→ **YOUR INSTRUCTIONS**
Reproduce exactly the line in which "How far is dark" occurs and all the lines after it, ending with the last line.

→ **DATASET RECORDS**
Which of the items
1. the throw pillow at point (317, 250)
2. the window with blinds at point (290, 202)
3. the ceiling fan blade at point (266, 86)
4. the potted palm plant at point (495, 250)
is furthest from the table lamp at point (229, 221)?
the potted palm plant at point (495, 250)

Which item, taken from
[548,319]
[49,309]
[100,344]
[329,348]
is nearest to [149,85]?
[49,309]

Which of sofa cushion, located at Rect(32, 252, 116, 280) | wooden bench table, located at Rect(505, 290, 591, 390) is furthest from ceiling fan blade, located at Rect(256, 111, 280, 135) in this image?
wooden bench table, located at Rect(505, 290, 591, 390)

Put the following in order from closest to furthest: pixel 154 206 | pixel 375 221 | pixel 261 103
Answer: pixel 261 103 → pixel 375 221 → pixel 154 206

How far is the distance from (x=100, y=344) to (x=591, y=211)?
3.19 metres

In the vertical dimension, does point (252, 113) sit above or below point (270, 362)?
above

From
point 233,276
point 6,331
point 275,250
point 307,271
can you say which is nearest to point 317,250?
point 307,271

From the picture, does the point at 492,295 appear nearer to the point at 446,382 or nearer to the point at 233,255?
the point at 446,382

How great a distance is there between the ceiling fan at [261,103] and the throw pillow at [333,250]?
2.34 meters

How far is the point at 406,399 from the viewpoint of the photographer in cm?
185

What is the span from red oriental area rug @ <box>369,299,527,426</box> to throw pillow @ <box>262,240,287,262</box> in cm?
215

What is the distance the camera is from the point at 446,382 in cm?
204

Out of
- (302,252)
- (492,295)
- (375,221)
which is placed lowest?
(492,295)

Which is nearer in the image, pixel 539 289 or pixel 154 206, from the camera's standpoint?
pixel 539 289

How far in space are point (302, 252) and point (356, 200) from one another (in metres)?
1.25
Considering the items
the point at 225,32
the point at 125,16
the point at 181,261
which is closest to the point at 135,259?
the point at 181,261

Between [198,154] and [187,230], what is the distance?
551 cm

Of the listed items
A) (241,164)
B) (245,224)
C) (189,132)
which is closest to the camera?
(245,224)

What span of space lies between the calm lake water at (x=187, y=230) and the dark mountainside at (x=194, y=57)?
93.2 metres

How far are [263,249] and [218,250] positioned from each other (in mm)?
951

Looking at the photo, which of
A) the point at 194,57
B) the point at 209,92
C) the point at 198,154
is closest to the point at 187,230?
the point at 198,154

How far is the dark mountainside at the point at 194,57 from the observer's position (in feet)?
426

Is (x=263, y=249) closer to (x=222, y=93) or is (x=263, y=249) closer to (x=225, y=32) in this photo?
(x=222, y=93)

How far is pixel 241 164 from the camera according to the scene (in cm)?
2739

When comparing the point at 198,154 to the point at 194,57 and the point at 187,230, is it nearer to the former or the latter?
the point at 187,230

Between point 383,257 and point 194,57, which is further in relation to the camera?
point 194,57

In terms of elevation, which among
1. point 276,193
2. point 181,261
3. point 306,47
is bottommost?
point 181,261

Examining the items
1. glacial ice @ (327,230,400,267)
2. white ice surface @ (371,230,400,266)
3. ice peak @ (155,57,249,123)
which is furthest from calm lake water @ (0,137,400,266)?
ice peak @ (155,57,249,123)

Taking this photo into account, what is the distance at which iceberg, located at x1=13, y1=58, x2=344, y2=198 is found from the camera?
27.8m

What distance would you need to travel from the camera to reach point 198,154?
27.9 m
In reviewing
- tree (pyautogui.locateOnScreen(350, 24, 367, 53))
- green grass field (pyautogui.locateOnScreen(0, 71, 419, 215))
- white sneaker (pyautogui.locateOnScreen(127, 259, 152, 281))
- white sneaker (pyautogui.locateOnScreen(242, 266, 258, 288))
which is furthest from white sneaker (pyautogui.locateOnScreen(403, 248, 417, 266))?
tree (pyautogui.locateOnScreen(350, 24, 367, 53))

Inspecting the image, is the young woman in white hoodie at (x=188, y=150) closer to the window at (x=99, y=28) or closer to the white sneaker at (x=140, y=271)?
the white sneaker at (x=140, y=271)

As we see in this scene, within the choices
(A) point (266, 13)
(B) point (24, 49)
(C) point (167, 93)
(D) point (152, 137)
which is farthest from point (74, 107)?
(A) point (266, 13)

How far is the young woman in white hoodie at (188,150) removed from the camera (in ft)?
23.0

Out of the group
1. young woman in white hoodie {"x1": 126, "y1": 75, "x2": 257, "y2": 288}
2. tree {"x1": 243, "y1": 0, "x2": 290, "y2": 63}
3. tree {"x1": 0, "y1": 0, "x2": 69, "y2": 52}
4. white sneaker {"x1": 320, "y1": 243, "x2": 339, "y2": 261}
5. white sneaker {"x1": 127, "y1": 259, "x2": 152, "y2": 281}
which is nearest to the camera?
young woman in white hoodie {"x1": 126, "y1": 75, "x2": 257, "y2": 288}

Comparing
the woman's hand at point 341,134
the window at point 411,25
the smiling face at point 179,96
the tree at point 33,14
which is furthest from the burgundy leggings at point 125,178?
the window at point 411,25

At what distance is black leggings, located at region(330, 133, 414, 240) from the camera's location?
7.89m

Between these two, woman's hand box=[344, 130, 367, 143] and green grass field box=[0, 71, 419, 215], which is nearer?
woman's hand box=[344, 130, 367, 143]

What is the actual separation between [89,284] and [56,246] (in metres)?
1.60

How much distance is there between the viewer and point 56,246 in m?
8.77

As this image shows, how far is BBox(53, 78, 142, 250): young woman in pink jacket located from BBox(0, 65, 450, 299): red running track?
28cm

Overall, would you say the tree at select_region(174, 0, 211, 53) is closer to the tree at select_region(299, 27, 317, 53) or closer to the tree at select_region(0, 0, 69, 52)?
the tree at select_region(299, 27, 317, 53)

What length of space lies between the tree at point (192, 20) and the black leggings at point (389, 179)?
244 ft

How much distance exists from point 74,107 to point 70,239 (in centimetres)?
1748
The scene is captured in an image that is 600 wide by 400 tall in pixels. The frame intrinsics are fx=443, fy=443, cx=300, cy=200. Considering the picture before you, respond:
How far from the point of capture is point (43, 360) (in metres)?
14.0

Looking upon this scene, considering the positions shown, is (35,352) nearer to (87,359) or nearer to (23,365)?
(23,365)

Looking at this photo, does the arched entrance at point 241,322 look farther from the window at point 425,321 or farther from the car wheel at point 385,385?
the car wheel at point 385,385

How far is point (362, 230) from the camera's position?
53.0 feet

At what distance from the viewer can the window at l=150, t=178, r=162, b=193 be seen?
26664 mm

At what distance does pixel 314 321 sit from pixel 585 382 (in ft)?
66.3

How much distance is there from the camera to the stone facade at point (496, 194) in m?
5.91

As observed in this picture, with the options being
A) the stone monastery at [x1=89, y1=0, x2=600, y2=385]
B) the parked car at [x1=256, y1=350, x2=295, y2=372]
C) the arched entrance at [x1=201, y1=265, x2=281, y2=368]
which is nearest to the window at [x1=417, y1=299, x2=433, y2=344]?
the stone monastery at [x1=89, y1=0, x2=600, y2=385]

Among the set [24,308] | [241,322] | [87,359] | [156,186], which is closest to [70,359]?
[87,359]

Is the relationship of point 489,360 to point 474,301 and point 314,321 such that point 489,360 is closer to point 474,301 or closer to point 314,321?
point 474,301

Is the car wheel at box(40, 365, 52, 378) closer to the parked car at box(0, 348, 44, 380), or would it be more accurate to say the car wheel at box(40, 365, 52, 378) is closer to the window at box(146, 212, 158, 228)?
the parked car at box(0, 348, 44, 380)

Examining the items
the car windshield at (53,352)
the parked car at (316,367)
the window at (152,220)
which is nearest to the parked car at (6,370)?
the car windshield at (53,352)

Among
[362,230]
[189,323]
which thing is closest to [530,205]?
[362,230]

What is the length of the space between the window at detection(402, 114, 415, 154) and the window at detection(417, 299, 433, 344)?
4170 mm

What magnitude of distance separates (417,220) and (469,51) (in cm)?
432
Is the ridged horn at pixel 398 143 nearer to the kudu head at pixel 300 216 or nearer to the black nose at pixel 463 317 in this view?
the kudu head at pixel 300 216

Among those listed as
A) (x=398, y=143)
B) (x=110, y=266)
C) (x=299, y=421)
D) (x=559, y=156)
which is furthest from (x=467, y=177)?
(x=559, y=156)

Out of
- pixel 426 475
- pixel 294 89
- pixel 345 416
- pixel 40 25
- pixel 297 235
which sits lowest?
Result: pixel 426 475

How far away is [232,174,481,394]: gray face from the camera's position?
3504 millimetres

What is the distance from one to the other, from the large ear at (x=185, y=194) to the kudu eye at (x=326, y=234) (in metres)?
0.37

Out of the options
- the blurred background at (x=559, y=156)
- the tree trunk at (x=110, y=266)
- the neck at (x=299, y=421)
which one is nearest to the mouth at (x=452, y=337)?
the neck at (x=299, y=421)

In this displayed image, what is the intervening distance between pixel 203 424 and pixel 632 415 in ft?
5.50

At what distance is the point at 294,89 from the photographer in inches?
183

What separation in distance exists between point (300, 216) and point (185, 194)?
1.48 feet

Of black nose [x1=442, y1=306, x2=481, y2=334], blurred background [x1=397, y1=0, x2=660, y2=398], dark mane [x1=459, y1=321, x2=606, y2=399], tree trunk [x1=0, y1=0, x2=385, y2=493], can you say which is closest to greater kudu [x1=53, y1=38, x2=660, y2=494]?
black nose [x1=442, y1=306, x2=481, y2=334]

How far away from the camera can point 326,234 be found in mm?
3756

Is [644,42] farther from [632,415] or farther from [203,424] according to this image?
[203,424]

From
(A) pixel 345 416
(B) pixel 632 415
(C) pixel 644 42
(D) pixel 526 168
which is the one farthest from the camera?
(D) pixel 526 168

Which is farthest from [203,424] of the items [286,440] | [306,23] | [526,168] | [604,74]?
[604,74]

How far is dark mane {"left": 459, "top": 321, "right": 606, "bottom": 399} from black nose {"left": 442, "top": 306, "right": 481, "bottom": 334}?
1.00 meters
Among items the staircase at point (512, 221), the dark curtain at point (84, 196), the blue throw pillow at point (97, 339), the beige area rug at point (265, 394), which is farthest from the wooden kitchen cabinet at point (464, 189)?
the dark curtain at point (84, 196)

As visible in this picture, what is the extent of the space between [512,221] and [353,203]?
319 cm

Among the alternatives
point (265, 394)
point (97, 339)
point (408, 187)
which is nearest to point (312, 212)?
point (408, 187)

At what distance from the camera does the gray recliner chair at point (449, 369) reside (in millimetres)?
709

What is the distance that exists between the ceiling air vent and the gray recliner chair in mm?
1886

→ **THE OUTPUT**
How far is dark mane {"left": 459, "top": 321, "right": 606, "bottom": 399} from black nose {"left": 442, "top": 306, "right": 481, "bottom": 334}?
1.00 meters
Among items the staircase at point (512, 221), the dark curtain at point (84, 196), the blue throw pillow at point (97, 339), the beige area rug at point (265, 394), which is farthest from the wooden kitchen cabinet at point (464, 189)?
the dark curtain at point (84, 196)

As visible in this picture, what is the extent of the space between [512,221] and [353,203]?
319 cm

Among the alternatives
point (265, 394)
point (97, 339)
point (408, 187)
which is nearest to point (312, 212)?
point (408, 187)

At what distance from the camera does the gray recliner chair at point (449, 369) reside (in millimetres)?
709

What is the distance that exists between the ceiling air vent and the gray recliner chair in mm?
1886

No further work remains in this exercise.